The despair that had hollowed me out minutes ago was now replaced with something dangerous.

Purpose.

If I served him well—if I proved my loyalty, perhaps he would restore them. Perhaps I could see them again. Laugh with them. Fight beside them. As it was meant to be.

I looked at Yuuta's still body, his chest barely rising and falling with shallow breaths.

"Rest, Master. Sleep while you can," I said softly, as if he could hear me beyond the veil of his unconsciousness.

I stood.

The weight of my new vow anchoring me, giving my limbs purpose.

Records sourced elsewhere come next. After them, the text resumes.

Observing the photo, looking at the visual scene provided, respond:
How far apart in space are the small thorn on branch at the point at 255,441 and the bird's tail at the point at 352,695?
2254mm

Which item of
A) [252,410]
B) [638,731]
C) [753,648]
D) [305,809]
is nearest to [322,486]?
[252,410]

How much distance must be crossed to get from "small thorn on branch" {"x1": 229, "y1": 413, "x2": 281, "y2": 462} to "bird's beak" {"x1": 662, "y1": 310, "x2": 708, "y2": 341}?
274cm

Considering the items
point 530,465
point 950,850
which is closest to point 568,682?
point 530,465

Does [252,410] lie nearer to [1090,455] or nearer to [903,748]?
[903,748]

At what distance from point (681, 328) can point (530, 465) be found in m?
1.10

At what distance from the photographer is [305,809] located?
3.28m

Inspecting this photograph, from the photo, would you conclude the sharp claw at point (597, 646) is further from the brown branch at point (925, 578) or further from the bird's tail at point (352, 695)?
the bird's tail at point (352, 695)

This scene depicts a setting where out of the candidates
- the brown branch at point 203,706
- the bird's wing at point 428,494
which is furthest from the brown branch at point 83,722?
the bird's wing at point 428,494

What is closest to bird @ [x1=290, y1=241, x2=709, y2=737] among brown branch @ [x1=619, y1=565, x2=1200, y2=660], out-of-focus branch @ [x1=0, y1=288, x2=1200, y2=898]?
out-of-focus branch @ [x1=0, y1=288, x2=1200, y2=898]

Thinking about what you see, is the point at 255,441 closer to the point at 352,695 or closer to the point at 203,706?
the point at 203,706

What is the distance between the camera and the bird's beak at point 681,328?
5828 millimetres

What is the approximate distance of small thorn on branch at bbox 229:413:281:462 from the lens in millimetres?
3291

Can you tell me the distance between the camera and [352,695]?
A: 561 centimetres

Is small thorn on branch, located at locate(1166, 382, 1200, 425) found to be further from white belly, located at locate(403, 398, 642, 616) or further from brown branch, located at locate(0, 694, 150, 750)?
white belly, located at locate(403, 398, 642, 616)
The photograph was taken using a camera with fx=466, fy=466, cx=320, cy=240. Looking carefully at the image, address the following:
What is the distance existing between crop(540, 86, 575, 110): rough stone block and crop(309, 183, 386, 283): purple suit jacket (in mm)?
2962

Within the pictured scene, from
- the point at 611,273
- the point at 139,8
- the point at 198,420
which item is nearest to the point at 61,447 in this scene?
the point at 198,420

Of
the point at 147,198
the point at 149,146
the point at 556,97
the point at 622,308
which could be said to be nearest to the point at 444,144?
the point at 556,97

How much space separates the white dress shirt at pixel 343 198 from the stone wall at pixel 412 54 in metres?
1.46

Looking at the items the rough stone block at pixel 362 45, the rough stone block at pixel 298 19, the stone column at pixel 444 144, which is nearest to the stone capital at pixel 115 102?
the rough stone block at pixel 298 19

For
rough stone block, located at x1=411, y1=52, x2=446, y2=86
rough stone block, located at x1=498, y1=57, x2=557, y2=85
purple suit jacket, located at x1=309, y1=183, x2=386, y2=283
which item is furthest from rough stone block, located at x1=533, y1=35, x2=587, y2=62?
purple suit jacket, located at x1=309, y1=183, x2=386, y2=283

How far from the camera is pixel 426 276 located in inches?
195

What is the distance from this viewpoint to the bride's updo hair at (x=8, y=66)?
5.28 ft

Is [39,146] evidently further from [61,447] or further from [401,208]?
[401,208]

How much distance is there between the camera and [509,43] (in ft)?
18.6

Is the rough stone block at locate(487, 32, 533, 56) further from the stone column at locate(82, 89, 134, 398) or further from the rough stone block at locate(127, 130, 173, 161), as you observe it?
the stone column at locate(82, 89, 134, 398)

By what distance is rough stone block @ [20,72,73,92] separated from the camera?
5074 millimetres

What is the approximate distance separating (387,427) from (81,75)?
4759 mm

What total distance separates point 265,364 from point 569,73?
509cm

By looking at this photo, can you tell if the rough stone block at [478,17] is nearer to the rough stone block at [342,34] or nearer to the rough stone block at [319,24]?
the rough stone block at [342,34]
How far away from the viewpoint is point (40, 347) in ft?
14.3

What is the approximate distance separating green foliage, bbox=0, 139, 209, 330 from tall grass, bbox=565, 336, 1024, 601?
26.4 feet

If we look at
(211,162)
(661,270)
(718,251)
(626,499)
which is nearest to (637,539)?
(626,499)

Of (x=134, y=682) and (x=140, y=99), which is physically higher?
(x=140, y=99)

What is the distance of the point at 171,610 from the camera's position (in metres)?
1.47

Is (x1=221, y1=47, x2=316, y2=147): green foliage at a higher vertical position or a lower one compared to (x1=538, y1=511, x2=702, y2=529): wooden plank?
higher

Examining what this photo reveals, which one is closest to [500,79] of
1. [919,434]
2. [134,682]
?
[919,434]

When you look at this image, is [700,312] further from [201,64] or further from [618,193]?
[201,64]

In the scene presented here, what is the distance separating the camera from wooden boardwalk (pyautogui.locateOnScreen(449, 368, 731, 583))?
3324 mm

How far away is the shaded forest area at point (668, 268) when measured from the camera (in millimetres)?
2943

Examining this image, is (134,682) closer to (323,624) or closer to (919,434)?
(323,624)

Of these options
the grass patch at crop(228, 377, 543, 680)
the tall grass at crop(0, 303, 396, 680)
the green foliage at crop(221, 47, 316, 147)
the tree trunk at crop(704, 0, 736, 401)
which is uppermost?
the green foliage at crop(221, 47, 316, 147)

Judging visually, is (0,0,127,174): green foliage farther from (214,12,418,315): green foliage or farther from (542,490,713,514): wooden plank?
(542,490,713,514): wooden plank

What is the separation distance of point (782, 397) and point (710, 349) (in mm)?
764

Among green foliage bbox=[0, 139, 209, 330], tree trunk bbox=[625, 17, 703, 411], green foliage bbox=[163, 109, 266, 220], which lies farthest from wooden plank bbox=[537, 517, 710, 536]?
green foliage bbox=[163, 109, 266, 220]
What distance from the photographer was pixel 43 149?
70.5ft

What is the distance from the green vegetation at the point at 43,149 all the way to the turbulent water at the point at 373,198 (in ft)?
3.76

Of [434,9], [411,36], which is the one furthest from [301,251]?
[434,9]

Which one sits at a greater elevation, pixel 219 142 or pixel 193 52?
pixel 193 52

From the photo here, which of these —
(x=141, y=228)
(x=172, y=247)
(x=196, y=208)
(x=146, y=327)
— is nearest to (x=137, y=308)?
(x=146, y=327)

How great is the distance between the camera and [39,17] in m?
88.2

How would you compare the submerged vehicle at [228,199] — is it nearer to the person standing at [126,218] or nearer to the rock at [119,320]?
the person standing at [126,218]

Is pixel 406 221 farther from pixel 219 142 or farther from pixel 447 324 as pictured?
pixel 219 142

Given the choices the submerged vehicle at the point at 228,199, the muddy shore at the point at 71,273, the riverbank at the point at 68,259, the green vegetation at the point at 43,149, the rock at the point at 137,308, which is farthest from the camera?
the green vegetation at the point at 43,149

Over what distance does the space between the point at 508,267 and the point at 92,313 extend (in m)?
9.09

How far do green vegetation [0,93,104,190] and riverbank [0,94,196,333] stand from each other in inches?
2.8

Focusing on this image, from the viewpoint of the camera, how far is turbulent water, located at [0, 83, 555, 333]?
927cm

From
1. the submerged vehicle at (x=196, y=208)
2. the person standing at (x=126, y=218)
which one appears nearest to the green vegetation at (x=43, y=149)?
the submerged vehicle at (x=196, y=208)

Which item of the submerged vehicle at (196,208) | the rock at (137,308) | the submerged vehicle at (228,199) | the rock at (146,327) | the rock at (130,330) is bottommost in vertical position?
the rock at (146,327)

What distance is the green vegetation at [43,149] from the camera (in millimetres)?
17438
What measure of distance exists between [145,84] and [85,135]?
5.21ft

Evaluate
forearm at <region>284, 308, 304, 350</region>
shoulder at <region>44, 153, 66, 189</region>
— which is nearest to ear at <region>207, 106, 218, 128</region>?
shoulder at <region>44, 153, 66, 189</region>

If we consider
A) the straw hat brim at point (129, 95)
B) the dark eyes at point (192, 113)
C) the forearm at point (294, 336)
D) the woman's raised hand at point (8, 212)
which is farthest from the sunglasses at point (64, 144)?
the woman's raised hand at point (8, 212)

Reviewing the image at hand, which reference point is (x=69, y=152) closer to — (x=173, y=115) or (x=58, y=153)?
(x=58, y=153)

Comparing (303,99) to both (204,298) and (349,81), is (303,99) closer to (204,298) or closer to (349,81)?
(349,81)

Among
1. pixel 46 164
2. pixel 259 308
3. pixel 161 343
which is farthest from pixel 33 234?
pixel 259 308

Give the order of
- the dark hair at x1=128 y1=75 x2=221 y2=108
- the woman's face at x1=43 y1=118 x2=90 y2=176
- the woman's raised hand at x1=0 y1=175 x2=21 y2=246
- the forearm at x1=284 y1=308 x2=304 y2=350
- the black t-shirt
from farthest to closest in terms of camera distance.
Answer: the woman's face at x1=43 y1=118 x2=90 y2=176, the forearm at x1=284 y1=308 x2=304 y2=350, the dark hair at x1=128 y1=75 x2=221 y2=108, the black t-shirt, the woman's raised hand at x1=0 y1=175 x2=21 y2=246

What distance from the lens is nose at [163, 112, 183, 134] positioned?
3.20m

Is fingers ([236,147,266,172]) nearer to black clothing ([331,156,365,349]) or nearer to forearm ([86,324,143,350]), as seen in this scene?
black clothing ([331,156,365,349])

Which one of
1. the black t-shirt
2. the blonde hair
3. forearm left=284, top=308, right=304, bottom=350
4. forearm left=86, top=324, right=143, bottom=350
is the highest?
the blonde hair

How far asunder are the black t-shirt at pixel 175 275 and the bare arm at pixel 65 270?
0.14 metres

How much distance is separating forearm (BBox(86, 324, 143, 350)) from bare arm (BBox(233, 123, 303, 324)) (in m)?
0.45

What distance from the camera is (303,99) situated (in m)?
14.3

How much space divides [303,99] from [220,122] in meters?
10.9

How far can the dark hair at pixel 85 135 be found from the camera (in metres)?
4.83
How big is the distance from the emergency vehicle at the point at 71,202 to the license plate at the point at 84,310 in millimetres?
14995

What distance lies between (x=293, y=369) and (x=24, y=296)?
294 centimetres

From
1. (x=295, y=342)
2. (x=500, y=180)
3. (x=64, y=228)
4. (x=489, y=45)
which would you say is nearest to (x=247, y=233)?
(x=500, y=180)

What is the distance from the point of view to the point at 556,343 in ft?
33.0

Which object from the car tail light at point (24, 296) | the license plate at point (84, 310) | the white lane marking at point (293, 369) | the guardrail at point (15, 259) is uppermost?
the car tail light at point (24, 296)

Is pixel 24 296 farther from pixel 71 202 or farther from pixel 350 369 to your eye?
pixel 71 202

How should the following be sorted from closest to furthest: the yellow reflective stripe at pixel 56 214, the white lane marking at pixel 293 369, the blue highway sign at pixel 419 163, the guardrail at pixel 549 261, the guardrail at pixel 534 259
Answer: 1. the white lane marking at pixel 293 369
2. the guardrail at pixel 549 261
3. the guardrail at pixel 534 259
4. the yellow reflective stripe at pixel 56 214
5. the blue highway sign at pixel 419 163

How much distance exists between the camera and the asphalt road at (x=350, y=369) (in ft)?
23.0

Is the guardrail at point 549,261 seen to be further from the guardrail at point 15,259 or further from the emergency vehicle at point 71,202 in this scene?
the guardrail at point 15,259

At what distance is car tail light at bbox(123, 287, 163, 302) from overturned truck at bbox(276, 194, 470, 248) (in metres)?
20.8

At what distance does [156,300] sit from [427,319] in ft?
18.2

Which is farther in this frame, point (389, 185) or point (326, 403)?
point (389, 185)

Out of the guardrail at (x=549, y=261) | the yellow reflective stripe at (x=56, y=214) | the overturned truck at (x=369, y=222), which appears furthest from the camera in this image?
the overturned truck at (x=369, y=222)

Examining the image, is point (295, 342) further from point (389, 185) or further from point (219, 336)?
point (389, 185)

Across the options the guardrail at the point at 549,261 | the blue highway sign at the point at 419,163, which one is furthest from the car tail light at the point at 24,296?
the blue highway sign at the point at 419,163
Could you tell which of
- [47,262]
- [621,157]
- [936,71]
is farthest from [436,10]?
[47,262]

"I will erase every demon on this earth," I declared, my voice cutting through the darkened chamber, "as proof of my devotion to you."

My shadow responded, rising and coiling around my feet like a living weapon. It was no longer mine. It was no longer bound to me.

It was his.

I raised my hand.

"All that I have created…" I whispered, "shall now be undone."

The shadows stretched, slithering beyond the torture chamber's walls. I could feel them spreading, like cracks in the foundation of the demon world. Hunting. Seeking. Every demon who bore my mark… every soldier I forged from blood and ash…

Would now die by the very power that gave them life.

But I wouldn't stop there.

No.

Their bodies would be converted. Repurposed. Not as mere corpses—but as loyal undead, their strength now belonging to Yuuta Konuari.

And the demon…?

The demon who had suffered beneath contract rule would rise, not as victims, but as immortal soldiers, bound to Yuuta's will.

A perfect army.

One not made for conquest.

But for worship.

"From now on," I murmured, my shadow slicing through the fabric of life far beyond these walls, "the world will march beneath you, my Master."

As my shadows devoured my creations, the weight of silence pressed against my ears.

It wasn't grief anymore.

It wasn't sorrow.

It was devotion.

The kind of devotion that could build empires.

Or end them.

Location: Soul Mountain, Libeus – Allen's Private Chamber

Aaron was slumped in a chair when Allen finally submitted to Yuuta. In that instant, Allen's magic vanished.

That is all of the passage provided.